### Actions to take
(a) Answer the following questions using the extract below on the new geography of science and innovation:
(i) In which three countries did the Demos study examine science and innovation?
(ii) By how much has China's spending on R&D increased each year since 1999?
(iii) How many engineers does India now produce a year?
(b) From the extract below on the new geography of science and innovation, transcribe the passage starting with "Demos In 2005, the" and going on through "science and technology.".

***** Page extract

Global Themes

On Globalization & Venture Capital

The new Geography of Science & Innovation

Demos In 2005, the leading UK think tank, Demos began an 18-month study of science and innovation in China, India and South Korea to understand how the emergence of ideas & innovation in unexpected places is altering the global landscape of science and technology.

As they say on their website,

We used to know where new scientific ideas would come from: the top universities and research laboratories of large companies based in Europe and the US. While production was dispersed among global networks of suppliers, it was assumed that more knowledge-intensive tasks would stay at home.

All that is changing fast

Since 1999, China’s spending on R&D has increased by more than 20 per cent each year. India now produces 260,000 engineers a year and its number of engineering colleges is due to double to 1,000 by 2010…

…These shifts in global knowledge production are likely to be every bit as significant as the shifts in manufacturing that occurred in the 1970s and early 1980s. The big question is how we should respond. Some view Asia’s growing scientific strengths with alarm, fearing it will mean the loss of highly-skilled jobs in Europe and the US. But innovation is not a zero-sum game: more in Asia does not mean less in Europe or the US.”

**********
***** Data supplied

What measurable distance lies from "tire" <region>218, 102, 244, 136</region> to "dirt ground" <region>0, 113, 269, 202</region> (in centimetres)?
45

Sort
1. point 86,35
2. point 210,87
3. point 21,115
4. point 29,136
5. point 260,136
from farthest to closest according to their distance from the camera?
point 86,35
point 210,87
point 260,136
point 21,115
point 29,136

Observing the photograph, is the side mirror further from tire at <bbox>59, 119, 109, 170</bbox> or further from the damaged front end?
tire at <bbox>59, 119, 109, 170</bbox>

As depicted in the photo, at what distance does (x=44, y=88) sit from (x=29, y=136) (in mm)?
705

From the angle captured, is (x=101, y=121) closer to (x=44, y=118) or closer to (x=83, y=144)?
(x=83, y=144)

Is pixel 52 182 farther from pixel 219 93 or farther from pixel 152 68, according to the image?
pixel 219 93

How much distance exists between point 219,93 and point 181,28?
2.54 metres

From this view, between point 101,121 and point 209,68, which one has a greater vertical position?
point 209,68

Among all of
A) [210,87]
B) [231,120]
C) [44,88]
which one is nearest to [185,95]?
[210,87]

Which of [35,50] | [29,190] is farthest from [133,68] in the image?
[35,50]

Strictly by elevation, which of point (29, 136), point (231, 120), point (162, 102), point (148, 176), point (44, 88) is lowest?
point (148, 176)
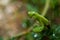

**********

### Answers for the exercise
(a)
(i) China, India and South Korea.
(ii) By more than 20 per cent each year.
(iii) 260,000.

(b)
Demos In 2005, the leading UK think tank, Demos began an 18-month study of science and innovation in China, India and South Korea to understand how the emergence of ideas & innovation in unexpected places is altering the global landscape of science and technology.